People started congregating at 7:00 pm local time at the corner of Rivera and Jackson in the country’s capital Montevideo. The march began heading to Liberty Square where the names of the disappeared were read out loud and the National Anthem was sung by all. Simultaneously 27 locations throughout the country and several cities in Chile, Argentina, and Spain joined the rally as well.
As Errandonea mentioned, this year's march was mainly fueled following the confessions of dictatorship-era military published on March 30 in a local newspaper El Observador. Former soldier Jose "Nino" Gavazzo admitted to having thrown the body of leftist Tupamaro militant Roberto Gomensoro into the Negro River in 1973 with the intent to make him disappear.
While Jorge "Pajarito" Silveira accused Gavazzo of murdering Gomensoro, as well as young activist Maria Claudia Garcia de Gelman, who was pregnant at the time of her abduction, and another detainee.
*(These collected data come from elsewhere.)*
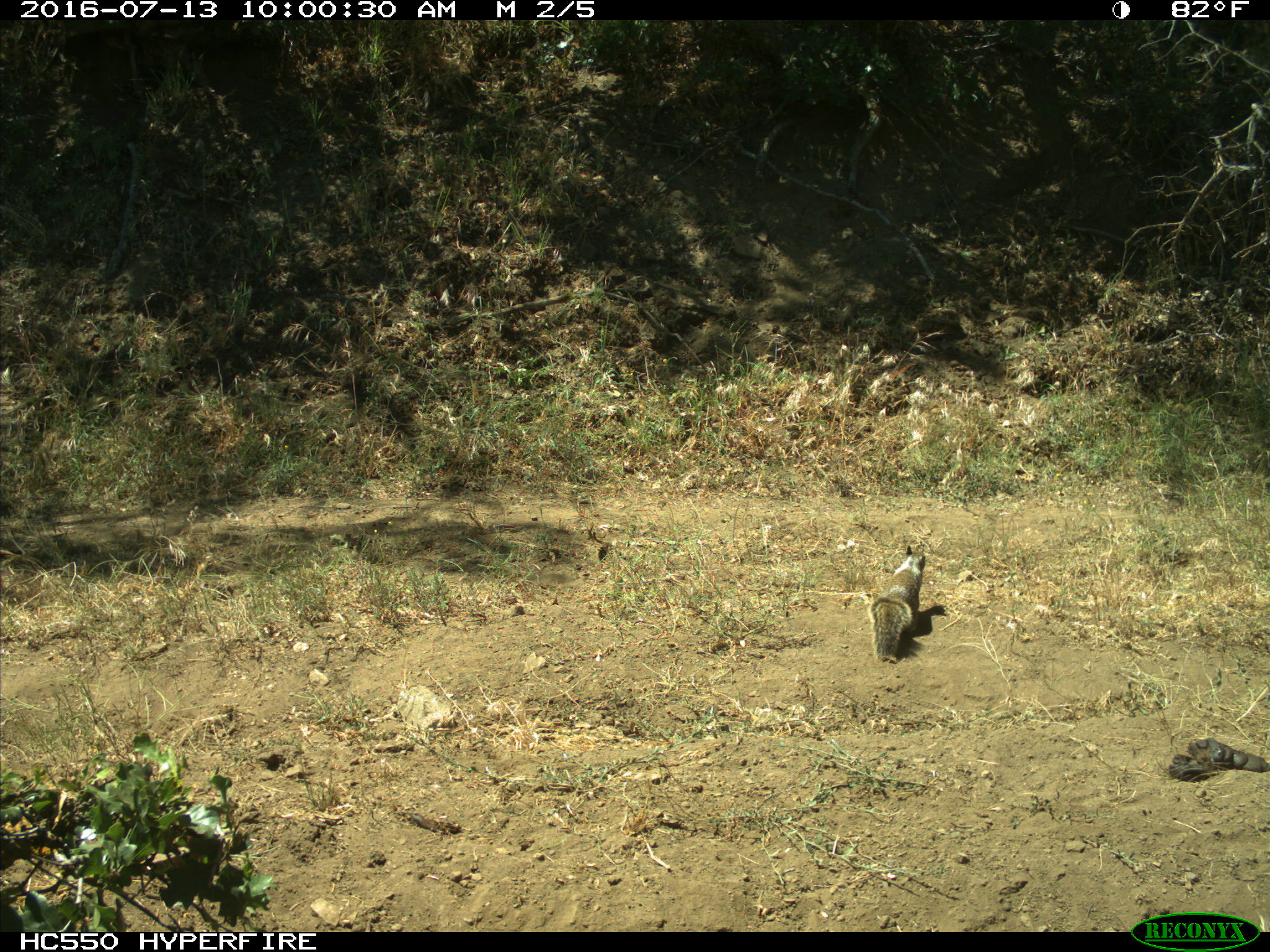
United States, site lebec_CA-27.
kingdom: Animalia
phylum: Chordata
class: Mammalia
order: Rodentia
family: Sciuridae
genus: Otospermophilus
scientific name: Otospermophilus beecheyi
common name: california ground squirrel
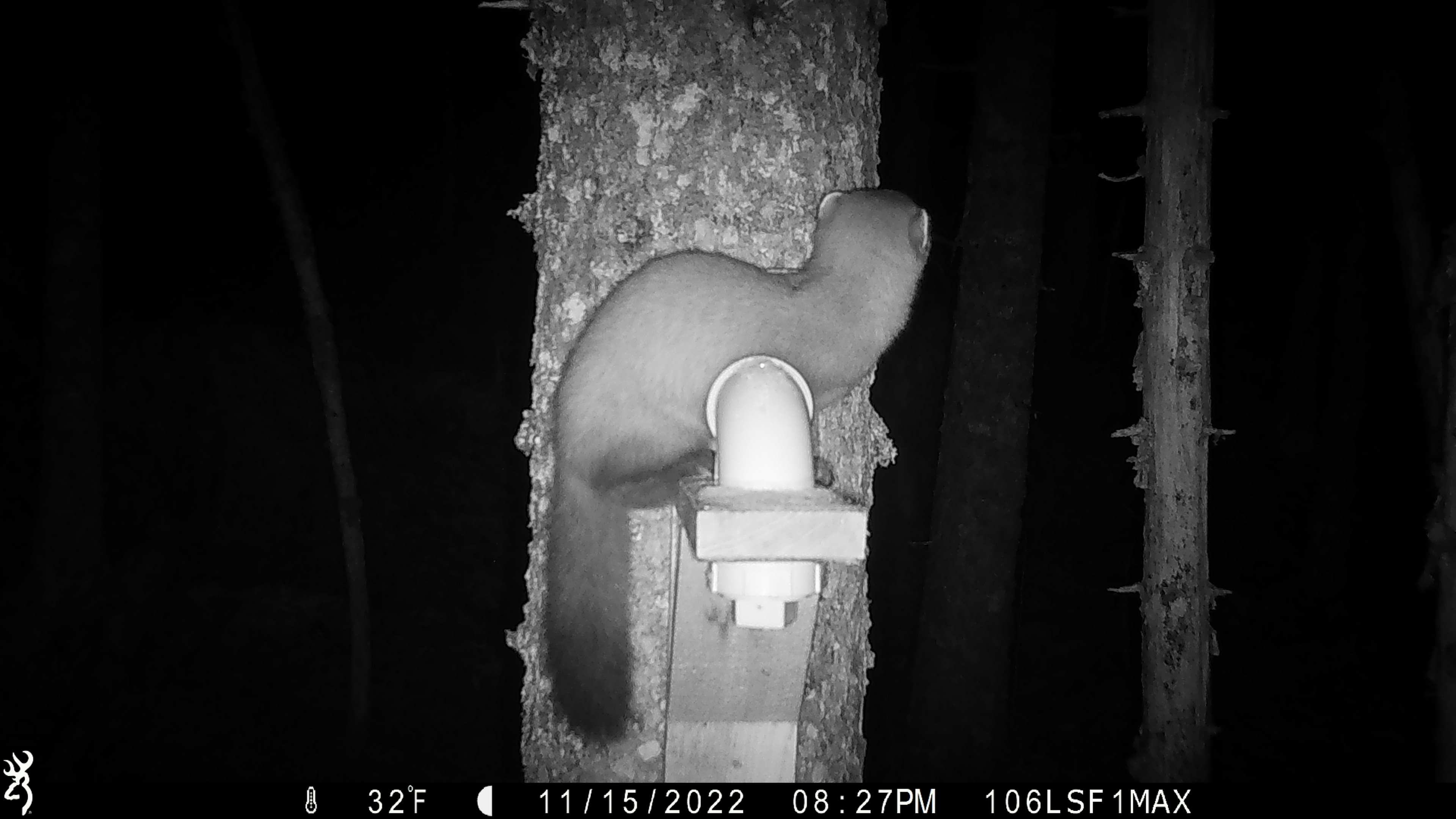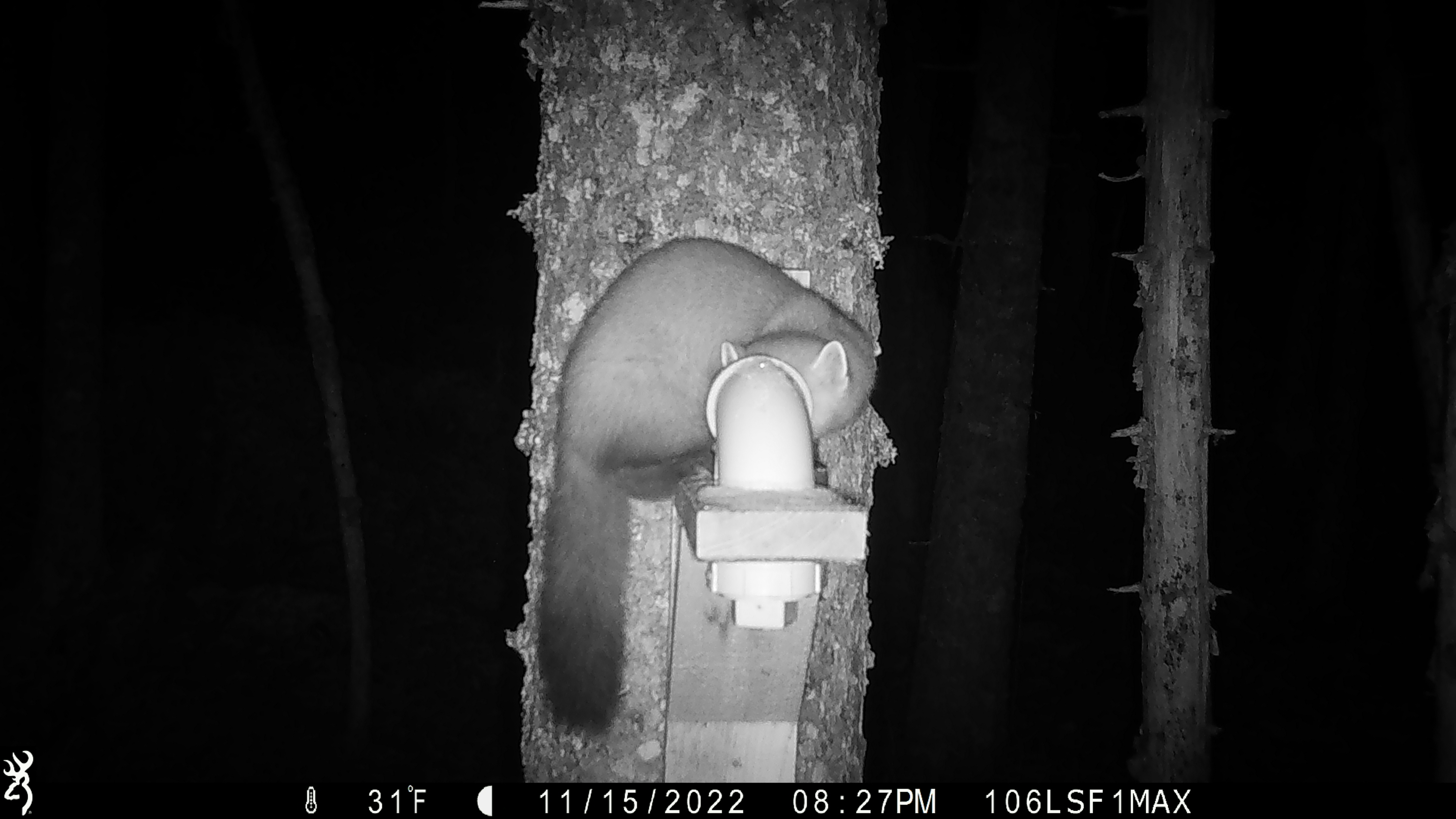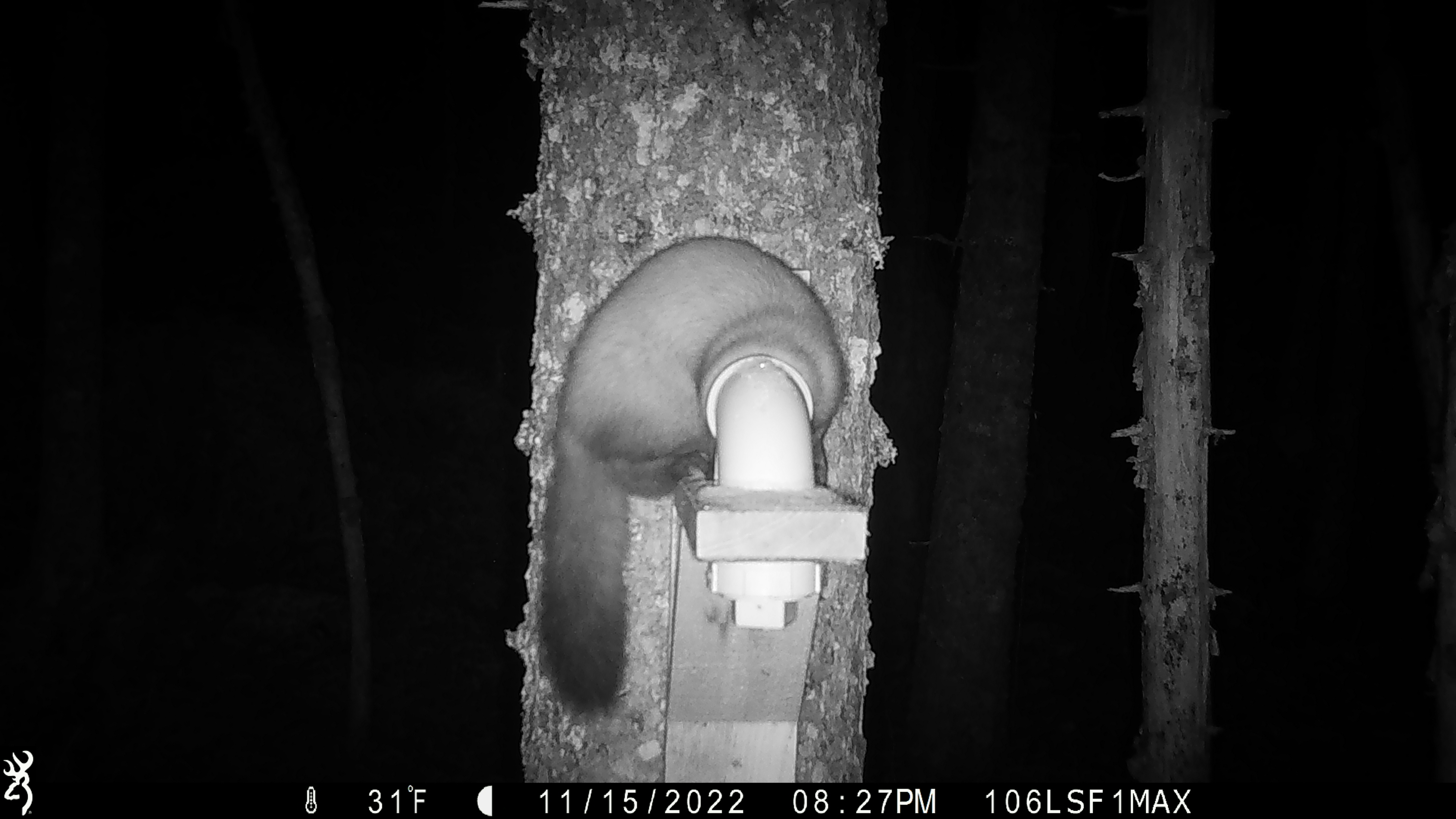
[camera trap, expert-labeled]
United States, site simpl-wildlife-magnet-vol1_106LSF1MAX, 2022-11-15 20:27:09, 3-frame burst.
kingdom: Animalia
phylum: Chordata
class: Mammalia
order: Carnivora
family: Mustelidae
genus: Martes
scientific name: Martes americana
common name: american marten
Despite the evidence, in September 2018, the military court concluded the acts of both involved did not affect the army's honor according to documents signed by the Minister of Defense and his deputy minister, Daniel Montiel; dismissing the confession altogether.
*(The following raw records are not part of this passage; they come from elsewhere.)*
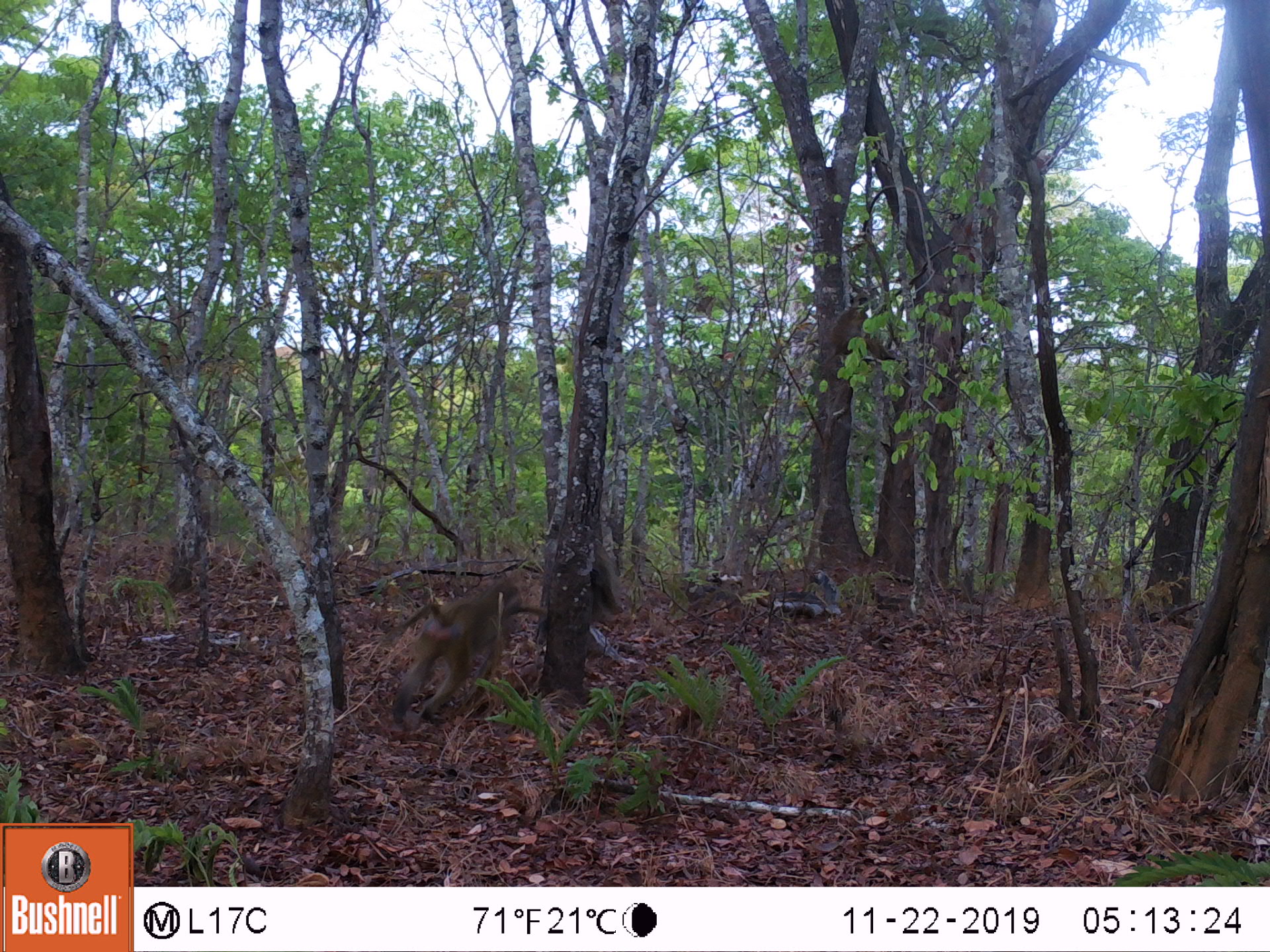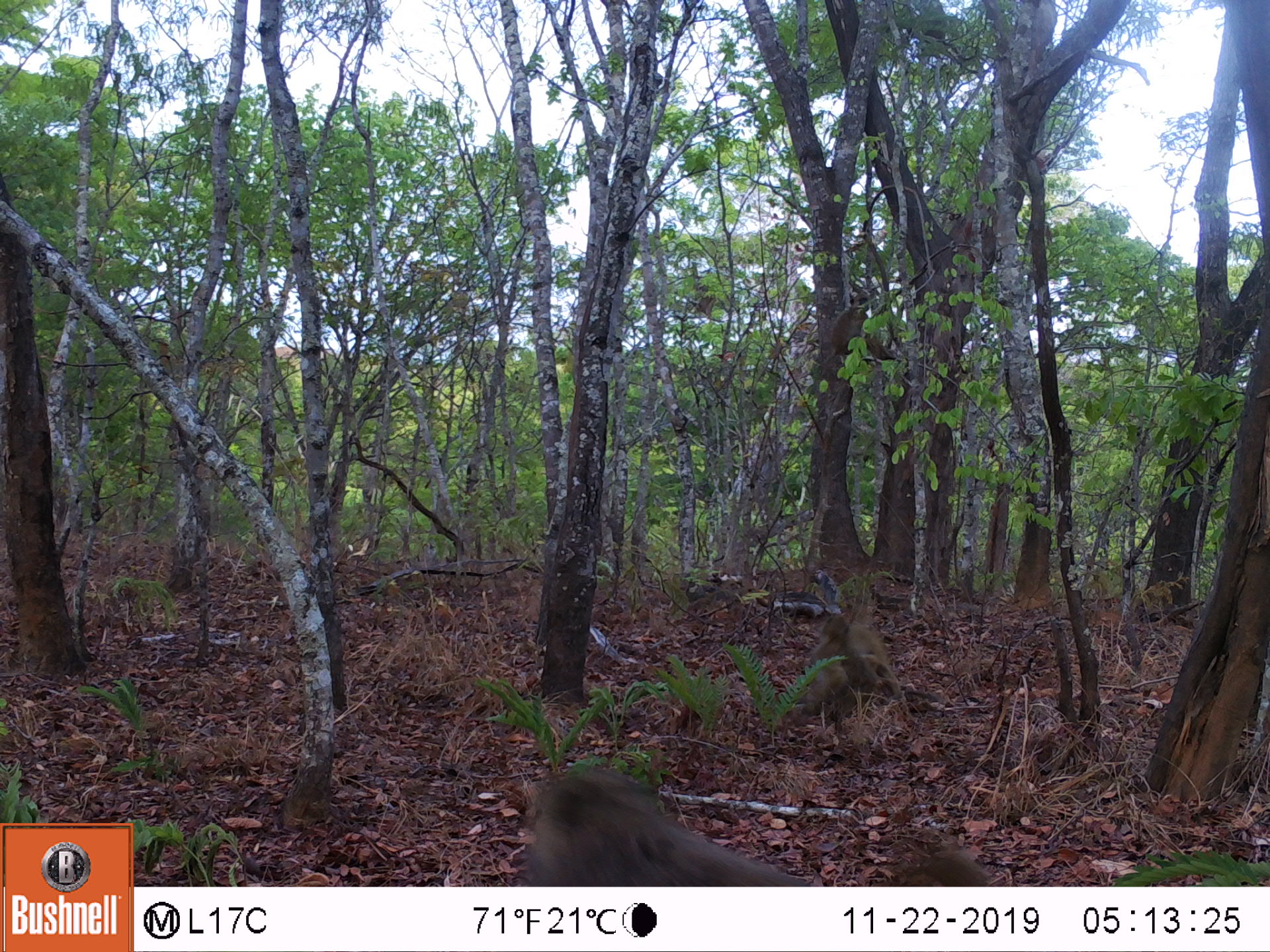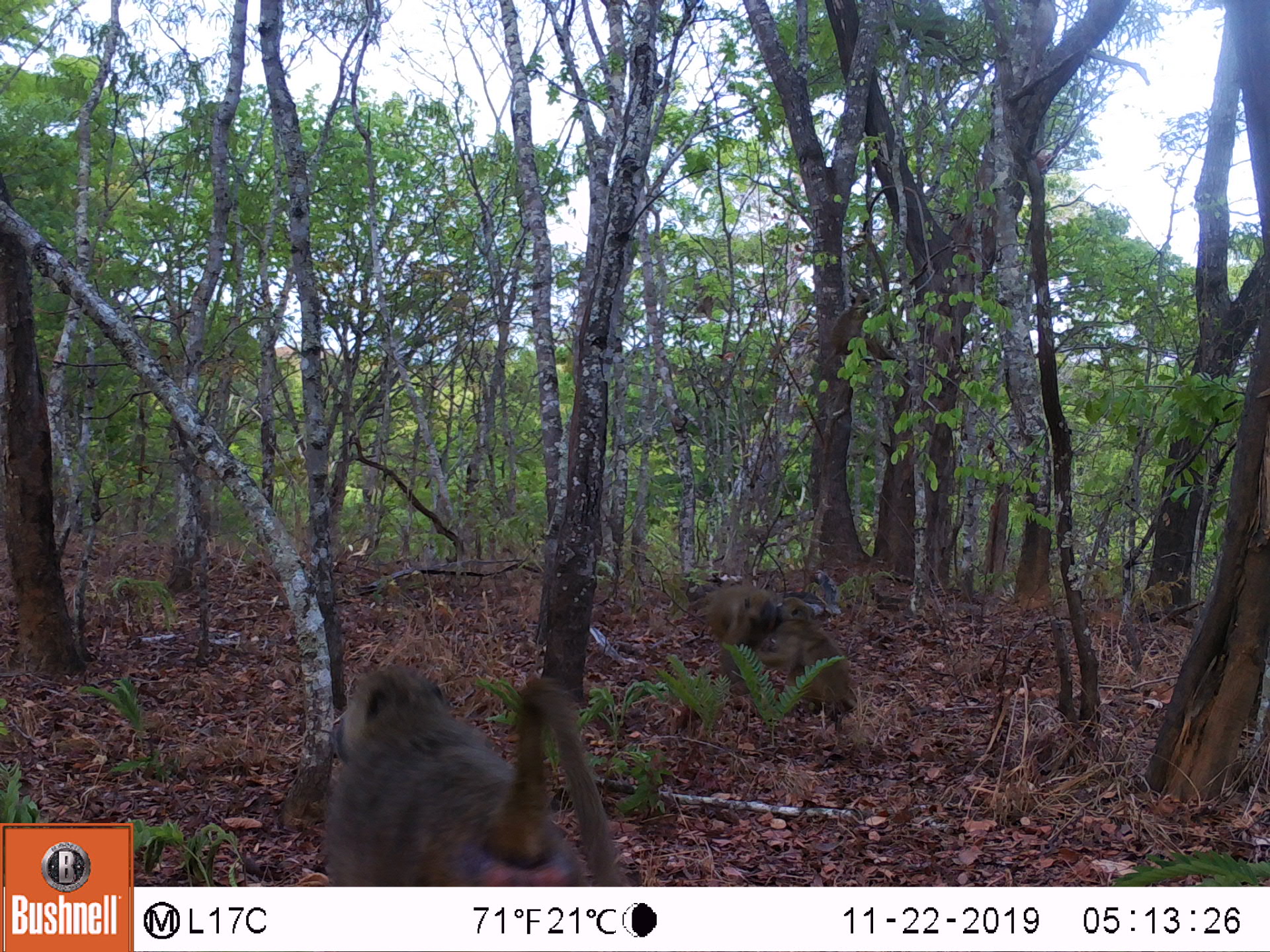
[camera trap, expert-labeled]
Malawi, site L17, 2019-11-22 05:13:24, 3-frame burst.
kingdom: Animalia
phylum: Chordata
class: Mammalia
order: Primates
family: Cercopithecidae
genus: Papio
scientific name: Papio cynocephalus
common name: yellow baboon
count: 1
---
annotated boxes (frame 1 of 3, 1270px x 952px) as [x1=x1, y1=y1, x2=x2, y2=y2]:
yellow baboon: [x1=386, y1=570, x2=519, y2=739]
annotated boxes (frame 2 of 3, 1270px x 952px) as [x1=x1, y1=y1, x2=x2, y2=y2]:
yellow baboon: [x1=804, y1=609, x2=875, y2=718]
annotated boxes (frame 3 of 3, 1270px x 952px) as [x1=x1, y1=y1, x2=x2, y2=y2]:
yellow baboon: [x1=325, y1=653, x2=620, y2=883]; [x1=690, y1=572, x2=858, y2=718]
Uruguayan President Tabare Vasquez announced on April 1 the dismissal of top officials in the Ministry of Defense and the Army Court of Honor over covering up human rights violations during an investigation into a case dating back to the country’s military dictatorship.
Presidential candidate and former Army commander in chief, Manini Rios, declared that there is a "totally false" version in which the Uruguayan Army Honor Court covered up the former military man Gavazzo, heavily criticizing President Vasquez for his decision, and raising alarms once again, as his demeanor has been compared to current Brazilian President Jair Bolsonaro’s.
While Saturday, on the Day of the Armed Forces, new Commander in Chief Claudio Feola, rejected "excesses and deviations from the past and undertook to clarify cases of human rights violations,” yet clarified that many of the denounced acts were not "confirmed".
"It can not be that the Armed Forces continue being commanded by people who think as they did back in the dictatorship. From Mothers and Family, we think that it is a fact that hurts the sensitivity of any human being," Errandonea added.
Hundreds were arrested and tortured during the dictatorship and around 192 people were forcibly disappeared. More than 40 members of the military have been investigated over accusations of human rights crimes while some have died in prison.